TASK REQUIREMENTS
Reproduce every one of the lines below word for word, without the pictures.

TASK INPUT
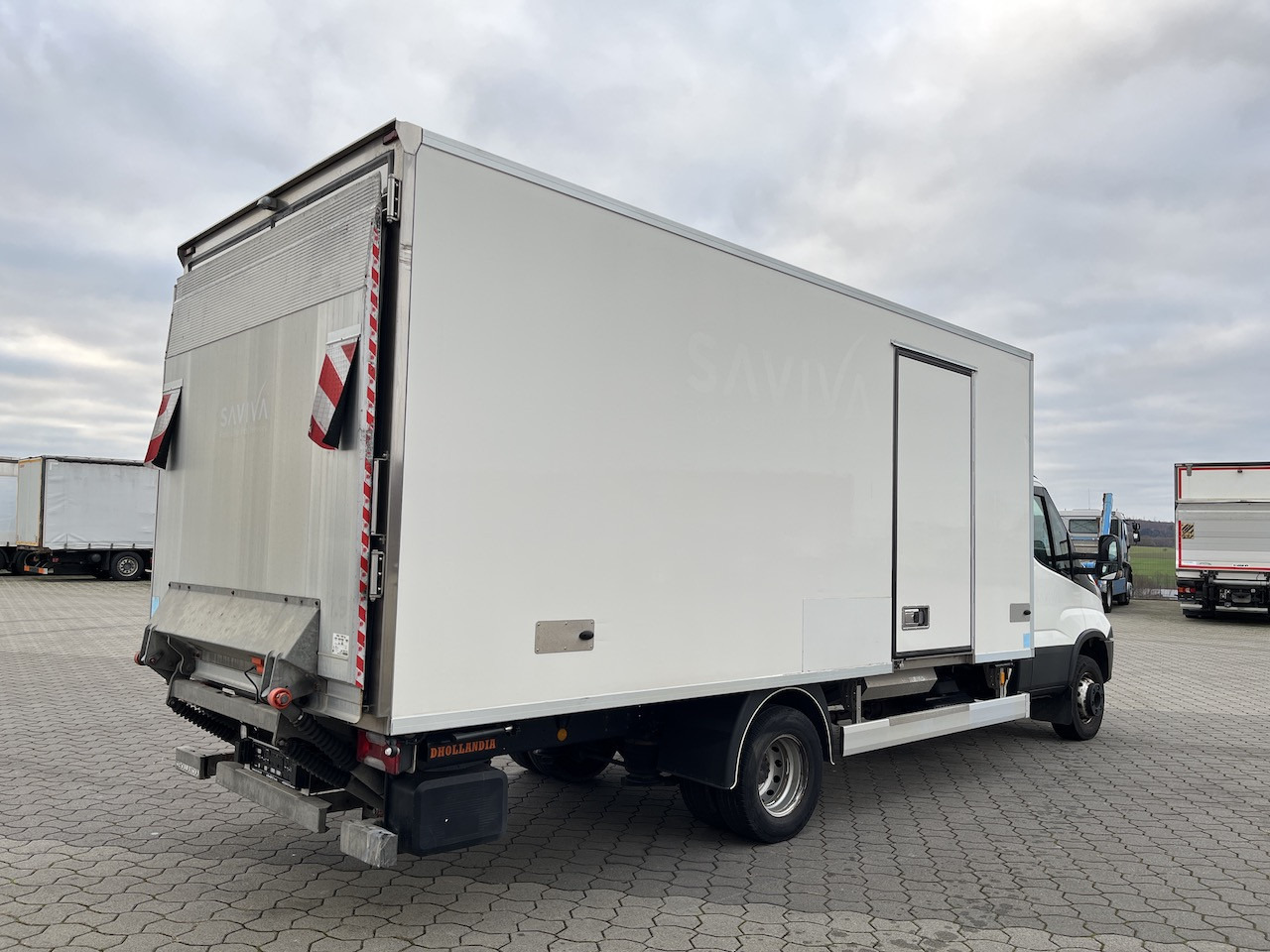 Hűtős kisteherautó Iveco 70C18 Daily  Tiefkühlkoffer mit Ladebordwand: 10 kép.
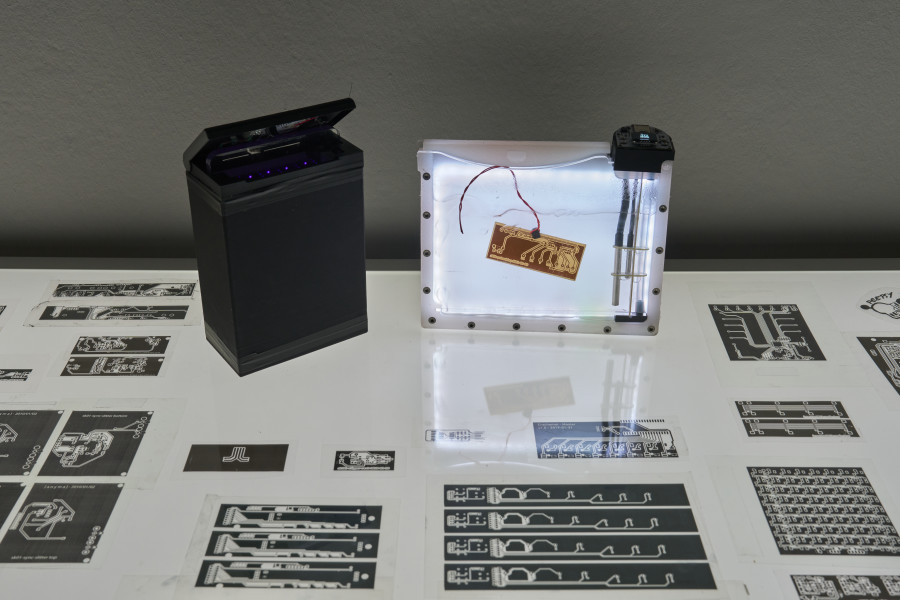 [ a n y m a ] Michael Egger, Ätzbox, 2018/2024. Photo: Guillaume Python. Courtesy of the artist and Kunsthalle Friart Fribourg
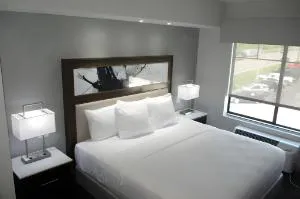 Best Western Premier Liberty Inn & Suites hotel detail image 3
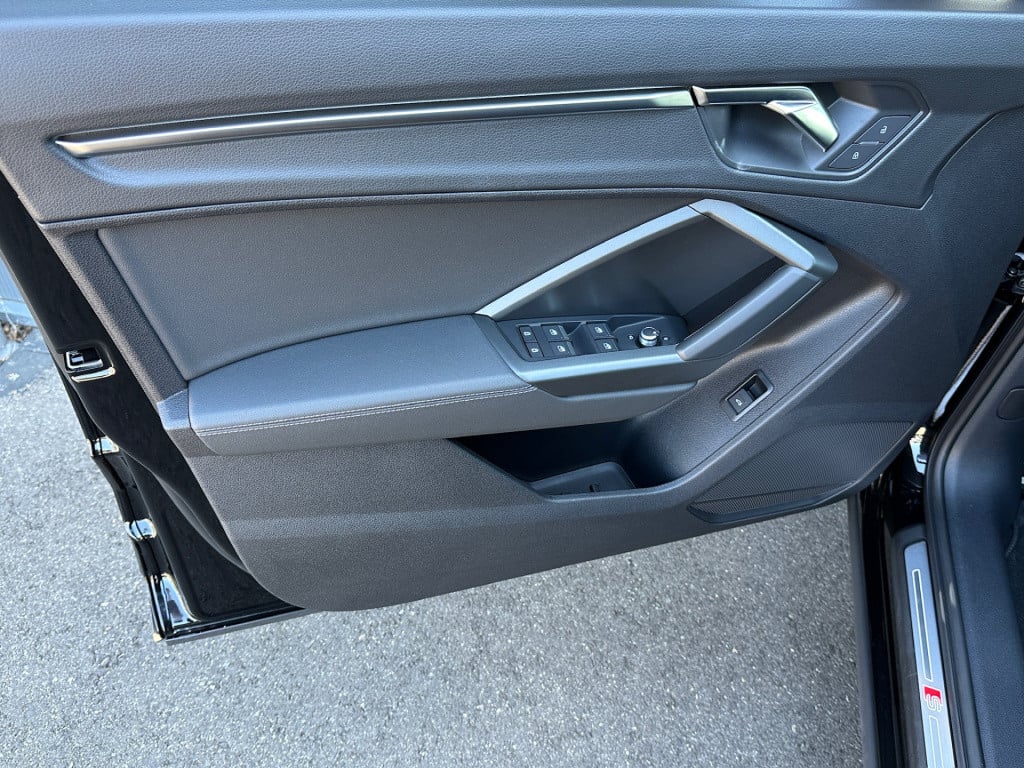 Audi Q3 sportback 35 tfsi 150pk s-tronic 2x s-line | zwart optiek | camera 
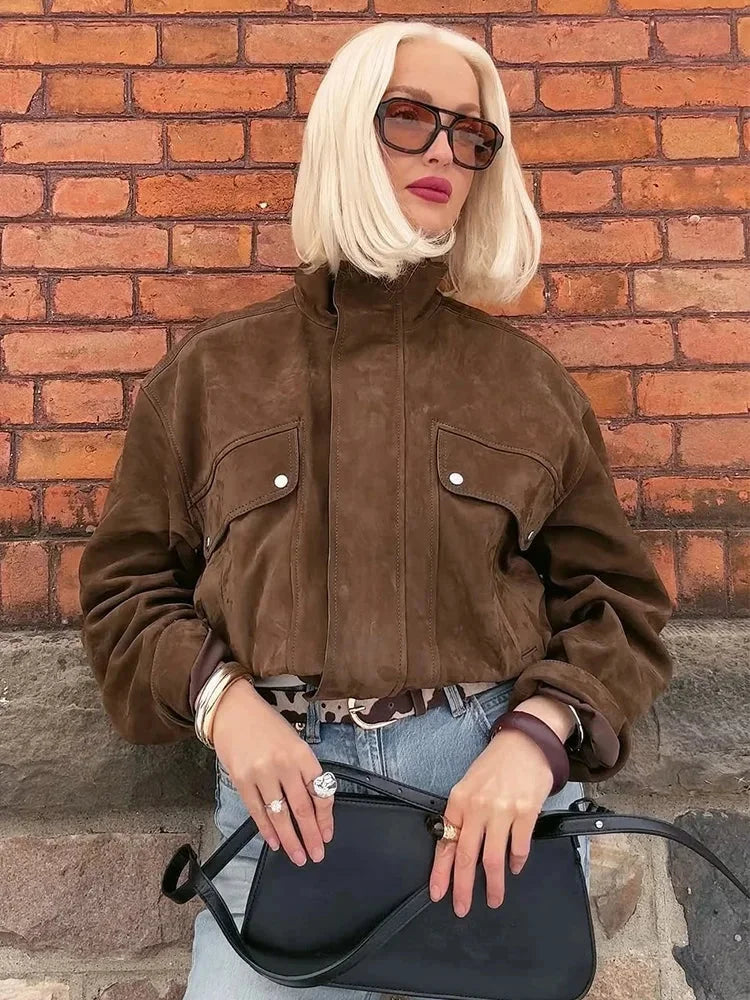 Veste motard femme kaki en cuir avec poches avant et fermeture éclair asymétrique.
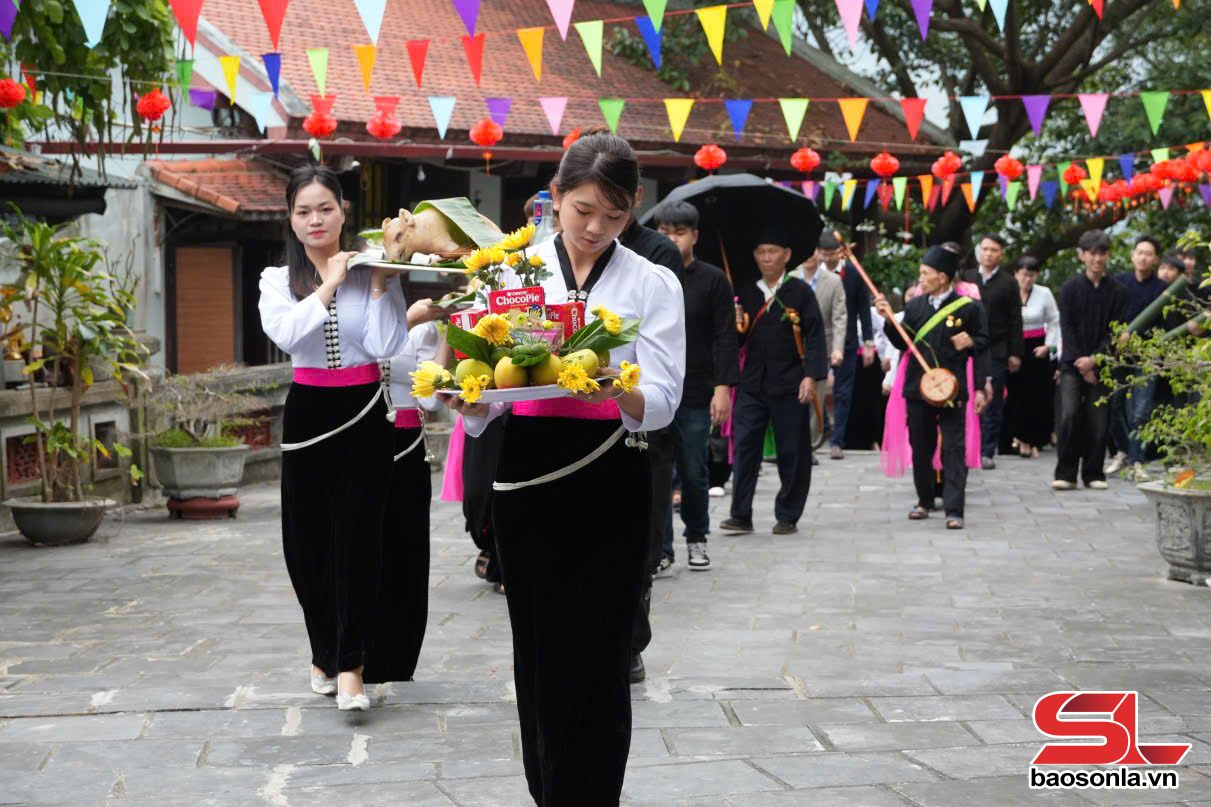 Lễ hội Gội đầu truyền thống của đồng bào Thái trắng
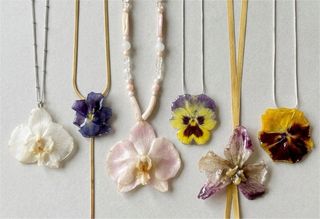 Collar flor ajustable morado y amarillo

SOLVED PROBLEM
 Hűtős kisteherautó Iveco 70C18 Daily  Tiefkühlkoffer mit Ladebordwand: 10 kép.
 [ a n y m a ] Michael Egger, Ätzbox, 2018/2024. Photo: Guillaume Python. Courtesy of the artist and Kunsthalle Friart Fribourg
 Best Western Premier Liberty Inn & Suites hotel detail image 3
 Audi Q3 sportback 35 tfsi 150pk s-tronic 2x s-line | zwart optiek | camera 
 Veste motard femme kaki en cuir avec poches avant et fermeture éclair asymétrique.
 Lễ hội Gội đầu truyền thống của đồng bào Thái trắng
 Collar flor ajustable morado y amarillo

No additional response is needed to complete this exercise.